O aumento do vício em celulares no Brasil
Enviada em 12/08/2025
‘‘Eu sei que a gente se acostuma. Mas não devia.’’ A frase de Marina Colasanti retrata como a coletividade tende a normalizar problemas graves. Essa conduta contribui para a permanência de reveses de saúde pública, como o aumento do vicío em celulares no Brasil. Logo é essencial adotar ações para superar esse fato, fruto da ineficiência estatal e o do desconhecimento digital do tecido populacional.

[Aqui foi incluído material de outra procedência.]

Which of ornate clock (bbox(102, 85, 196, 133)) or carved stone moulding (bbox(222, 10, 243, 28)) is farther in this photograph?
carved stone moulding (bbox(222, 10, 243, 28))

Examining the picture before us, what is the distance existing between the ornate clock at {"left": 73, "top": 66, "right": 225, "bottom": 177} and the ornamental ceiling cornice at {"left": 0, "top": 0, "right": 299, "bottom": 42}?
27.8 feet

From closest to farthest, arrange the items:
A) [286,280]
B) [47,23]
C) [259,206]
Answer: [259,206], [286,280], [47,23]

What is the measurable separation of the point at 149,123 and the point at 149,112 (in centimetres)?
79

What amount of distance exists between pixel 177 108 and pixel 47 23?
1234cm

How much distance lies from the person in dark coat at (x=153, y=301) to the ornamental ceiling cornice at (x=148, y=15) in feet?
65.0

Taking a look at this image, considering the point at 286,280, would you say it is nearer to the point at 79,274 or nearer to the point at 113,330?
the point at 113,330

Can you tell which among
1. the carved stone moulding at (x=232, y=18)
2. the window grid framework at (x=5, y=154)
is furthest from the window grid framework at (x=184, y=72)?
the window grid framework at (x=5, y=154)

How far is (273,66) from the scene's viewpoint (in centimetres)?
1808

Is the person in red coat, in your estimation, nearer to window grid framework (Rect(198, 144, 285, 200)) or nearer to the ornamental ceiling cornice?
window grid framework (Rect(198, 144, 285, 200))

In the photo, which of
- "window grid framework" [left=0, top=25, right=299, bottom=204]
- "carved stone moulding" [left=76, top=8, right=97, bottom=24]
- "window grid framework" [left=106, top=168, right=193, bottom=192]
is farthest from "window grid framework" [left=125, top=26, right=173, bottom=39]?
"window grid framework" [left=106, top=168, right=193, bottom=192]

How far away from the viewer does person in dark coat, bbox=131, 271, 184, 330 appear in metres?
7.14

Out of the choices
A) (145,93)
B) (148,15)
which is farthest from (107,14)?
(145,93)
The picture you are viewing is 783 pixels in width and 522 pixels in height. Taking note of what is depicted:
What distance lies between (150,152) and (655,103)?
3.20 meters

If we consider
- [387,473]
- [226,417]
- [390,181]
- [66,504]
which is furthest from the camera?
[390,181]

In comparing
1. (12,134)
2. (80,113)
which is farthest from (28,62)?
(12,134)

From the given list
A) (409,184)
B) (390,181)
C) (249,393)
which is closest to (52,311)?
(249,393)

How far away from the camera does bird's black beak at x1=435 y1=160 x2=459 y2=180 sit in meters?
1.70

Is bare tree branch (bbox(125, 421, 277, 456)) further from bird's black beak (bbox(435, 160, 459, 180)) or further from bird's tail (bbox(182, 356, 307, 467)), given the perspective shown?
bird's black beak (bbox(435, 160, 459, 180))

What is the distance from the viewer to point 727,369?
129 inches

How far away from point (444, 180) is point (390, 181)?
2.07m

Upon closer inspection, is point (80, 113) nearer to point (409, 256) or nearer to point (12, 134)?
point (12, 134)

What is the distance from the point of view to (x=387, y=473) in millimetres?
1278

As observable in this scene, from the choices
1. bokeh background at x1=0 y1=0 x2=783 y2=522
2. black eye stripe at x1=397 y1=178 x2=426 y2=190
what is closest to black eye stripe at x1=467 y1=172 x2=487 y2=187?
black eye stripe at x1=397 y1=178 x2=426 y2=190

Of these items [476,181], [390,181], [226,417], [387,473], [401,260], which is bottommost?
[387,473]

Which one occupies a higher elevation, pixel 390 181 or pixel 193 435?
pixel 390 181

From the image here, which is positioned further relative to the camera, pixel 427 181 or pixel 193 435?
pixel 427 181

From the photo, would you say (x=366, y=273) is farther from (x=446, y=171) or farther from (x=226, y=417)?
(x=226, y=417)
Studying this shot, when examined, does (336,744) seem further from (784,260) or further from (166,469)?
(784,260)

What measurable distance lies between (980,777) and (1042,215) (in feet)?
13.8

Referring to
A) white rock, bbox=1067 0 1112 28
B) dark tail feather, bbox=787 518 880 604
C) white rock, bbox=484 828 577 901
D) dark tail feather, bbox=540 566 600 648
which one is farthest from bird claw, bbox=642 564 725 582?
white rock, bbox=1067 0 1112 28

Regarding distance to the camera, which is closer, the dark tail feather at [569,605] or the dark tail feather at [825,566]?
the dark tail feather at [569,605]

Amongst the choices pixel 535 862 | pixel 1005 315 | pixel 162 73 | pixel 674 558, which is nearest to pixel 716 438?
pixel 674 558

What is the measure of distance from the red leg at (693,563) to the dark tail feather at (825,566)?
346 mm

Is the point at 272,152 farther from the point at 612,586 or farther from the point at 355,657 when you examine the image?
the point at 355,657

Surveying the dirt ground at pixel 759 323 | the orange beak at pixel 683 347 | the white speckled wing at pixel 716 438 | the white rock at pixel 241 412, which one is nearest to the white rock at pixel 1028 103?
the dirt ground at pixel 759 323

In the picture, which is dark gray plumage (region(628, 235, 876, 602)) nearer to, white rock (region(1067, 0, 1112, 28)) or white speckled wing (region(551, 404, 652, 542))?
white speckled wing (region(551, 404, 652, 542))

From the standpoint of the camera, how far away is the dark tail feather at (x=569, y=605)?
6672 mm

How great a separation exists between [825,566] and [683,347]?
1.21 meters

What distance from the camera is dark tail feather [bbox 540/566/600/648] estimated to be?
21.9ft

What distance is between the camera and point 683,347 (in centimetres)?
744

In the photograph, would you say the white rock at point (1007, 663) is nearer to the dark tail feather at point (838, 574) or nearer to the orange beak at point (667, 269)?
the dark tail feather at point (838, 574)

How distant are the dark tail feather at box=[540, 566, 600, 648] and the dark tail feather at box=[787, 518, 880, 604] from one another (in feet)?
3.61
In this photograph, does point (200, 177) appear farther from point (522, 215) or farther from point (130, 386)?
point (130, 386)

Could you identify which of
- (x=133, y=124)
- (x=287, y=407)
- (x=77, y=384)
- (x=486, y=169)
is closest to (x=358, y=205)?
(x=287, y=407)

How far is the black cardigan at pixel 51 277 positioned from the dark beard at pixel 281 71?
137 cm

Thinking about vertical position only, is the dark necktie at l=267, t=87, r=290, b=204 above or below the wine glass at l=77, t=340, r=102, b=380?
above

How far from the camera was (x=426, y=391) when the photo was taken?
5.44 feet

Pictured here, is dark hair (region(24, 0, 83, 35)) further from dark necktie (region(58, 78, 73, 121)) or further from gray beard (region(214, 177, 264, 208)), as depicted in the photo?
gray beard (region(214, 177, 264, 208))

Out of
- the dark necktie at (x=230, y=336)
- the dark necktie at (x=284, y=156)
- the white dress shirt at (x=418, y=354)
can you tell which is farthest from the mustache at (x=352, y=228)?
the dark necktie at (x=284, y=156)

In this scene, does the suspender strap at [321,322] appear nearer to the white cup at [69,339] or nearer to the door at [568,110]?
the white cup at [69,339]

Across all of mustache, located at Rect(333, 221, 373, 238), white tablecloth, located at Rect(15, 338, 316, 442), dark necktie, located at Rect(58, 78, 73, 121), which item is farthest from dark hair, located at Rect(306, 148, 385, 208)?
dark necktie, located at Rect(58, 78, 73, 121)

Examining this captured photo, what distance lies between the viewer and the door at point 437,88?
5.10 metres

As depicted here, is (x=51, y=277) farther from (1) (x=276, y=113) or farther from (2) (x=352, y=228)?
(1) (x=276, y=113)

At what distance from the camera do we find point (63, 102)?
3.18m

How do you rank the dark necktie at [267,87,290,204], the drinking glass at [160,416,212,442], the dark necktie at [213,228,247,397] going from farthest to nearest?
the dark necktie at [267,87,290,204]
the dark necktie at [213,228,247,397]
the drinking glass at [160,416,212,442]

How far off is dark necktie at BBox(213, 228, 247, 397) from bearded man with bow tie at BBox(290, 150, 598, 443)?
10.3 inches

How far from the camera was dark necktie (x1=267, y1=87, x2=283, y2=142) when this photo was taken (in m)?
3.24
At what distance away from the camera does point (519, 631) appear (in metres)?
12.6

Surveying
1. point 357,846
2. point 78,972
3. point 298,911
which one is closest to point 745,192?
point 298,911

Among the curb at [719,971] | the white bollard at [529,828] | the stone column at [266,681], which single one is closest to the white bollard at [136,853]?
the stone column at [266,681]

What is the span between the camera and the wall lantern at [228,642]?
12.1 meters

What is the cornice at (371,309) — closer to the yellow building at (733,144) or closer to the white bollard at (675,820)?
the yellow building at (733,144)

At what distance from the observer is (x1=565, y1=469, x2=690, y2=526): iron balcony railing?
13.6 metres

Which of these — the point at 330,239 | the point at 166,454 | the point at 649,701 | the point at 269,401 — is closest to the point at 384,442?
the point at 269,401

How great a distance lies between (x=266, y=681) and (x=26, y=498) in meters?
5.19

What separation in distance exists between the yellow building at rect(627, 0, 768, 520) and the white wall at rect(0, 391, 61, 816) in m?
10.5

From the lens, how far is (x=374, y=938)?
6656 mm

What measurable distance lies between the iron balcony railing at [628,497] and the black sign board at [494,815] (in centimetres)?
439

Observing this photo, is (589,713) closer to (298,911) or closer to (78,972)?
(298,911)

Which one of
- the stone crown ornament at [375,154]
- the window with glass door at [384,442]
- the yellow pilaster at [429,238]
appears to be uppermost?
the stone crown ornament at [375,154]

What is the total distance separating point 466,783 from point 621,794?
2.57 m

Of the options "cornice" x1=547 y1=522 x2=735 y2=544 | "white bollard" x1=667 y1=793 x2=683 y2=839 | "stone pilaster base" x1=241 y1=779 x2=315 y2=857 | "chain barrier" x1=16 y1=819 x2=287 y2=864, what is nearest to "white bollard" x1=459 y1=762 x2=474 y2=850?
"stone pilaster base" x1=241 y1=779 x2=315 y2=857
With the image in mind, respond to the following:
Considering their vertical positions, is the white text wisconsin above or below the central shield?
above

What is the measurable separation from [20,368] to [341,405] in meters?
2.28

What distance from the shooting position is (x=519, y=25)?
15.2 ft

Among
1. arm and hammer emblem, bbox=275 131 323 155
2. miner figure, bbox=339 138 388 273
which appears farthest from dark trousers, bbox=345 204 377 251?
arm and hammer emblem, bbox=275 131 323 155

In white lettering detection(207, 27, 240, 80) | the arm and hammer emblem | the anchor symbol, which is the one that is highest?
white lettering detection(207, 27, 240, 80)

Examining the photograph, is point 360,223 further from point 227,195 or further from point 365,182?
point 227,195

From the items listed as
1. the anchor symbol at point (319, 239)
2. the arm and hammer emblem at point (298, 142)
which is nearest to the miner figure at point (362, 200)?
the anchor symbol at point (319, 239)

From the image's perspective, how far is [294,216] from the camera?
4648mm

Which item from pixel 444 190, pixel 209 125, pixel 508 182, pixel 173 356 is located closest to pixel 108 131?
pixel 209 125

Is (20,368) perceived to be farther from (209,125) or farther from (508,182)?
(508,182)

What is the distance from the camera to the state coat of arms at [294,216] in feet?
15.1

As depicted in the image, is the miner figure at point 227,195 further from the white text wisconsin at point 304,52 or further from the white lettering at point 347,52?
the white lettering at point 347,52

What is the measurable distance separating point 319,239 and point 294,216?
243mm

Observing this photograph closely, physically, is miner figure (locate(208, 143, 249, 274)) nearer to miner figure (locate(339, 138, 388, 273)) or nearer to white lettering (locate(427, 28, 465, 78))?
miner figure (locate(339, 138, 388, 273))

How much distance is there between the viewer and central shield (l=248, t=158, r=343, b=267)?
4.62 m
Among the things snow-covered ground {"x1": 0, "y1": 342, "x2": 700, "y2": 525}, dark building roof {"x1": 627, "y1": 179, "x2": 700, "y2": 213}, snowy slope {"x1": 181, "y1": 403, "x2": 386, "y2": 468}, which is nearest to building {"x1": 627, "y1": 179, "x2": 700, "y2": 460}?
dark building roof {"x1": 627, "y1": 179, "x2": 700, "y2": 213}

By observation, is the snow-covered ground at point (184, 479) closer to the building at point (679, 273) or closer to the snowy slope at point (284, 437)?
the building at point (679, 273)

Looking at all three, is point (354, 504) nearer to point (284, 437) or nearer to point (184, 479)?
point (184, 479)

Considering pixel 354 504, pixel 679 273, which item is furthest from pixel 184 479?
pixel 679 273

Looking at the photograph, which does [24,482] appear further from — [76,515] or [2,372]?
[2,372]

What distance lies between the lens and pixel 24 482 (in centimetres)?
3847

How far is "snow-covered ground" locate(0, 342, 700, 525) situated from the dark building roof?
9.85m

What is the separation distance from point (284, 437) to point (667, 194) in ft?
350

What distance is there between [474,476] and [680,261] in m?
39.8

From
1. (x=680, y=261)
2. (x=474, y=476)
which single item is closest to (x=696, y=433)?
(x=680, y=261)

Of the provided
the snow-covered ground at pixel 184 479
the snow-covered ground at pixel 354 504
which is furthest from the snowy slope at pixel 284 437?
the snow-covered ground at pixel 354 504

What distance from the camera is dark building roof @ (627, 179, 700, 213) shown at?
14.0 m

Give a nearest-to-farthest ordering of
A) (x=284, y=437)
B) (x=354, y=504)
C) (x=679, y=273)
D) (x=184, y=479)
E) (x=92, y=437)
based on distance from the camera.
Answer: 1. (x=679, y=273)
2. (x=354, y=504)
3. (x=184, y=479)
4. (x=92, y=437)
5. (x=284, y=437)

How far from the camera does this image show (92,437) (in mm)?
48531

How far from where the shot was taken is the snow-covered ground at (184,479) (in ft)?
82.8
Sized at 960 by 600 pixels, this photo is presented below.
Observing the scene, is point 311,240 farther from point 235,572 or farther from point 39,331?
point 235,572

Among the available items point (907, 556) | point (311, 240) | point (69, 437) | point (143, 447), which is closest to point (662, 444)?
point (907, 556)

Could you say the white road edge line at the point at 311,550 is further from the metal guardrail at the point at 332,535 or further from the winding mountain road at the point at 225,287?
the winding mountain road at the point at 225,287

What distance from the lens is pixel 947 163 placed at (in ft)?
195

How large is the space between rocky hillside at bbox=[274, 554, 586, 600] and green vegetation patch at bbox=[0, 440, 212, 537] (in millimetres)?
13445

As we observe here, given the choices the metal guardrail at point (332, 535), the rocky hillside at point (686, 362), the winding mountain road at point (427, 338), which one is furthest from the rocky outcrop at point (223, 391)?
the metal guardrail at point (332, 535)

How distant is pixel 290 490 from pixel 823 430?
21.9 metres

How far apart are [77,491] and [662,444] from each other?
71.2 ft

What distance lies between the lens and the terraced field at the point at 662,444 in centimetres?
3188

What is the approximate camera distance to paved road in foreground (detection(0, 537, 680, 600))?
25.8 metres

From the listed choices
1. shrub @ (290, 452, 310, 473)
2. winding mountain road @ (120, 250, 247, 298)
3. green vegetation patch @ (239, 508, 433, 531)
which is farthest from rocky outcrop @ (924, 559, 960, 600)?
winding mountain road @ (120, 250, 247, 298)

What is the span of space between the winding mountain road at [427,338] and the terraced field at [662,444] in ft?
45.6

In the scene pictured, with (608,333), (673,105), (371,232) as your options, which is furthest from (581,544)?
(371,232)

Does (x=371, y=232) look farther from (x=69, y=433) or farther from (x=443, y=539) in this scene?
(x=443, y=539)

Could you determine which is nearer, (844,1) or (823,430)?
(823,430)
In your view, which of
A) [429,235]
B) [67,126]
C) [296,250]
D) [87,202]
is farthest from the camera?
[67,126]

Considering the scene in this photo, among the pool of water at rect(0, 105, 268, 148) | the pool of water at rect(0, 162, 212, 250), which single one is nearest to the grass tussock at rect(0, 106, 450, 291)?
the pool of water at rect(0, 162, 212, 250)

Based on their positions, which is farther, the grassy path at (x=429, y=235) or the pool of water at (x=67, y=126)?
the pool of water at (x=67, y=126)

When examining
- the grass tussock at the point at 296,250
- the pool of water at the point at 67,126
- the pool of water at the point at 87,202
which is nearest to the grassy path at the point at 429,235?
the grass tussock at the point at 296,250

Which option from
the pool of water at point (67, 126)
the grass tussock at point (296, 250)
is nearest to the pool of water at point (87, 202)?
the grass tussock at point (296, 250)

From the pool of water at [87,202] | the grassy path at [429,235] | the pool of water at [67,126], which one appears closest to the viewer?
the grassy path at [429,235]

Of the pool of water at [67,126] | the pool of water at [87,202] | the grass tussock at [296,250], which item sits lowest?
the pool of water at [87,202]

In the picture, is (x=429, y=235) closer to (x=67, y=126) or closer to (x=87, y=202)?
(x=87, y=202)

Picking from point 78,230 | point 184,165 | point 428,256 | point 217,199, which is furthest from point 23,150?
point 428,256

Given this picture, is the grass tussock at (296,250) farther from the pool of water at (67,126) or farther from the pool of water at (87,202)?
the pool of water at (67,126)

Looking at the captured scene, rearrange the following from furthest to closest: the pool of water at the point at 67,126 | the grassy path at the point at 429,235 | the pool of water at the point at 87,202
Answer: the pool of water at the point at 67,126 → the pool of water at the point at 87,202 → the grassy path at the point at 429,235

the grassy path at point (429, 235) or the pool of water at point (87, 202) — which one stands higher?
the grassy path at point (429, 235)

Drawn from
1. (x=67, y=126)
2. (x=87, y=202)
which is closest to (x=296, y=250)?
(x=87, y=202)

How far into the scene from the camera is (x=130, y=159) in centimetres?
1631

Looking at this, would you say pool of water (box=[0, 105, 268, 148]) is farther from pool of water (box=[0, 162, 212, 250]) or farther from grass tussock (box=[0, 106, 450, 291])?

A princípio, é notória a inoperância institucional como propulsora desse cenário. De acordo com Nicolau Maquiavel, no livro ‘‘O Príncipe’’, os governantes devem priorizar o bem universal. Todavia, o poder público contraria o autor ao não promover campanhas direcionadas ao público que mais utiliza telefones inteligentes, de modo a alertar sobre os perigos causados à saúde mental advindos do vício tecnológico. Riscos esses, tal como a nomofobia, um transtorno de dependência eletrônica que causa ansiedade excessiva e irracional relacionado a ficar sem o celular.Em face disso, torna-se inadmissível que a postura improfícua do Estado coopere indiretamente com a manutenção desse impasse e suas consequências para o bem-estar mental dos brasileiros.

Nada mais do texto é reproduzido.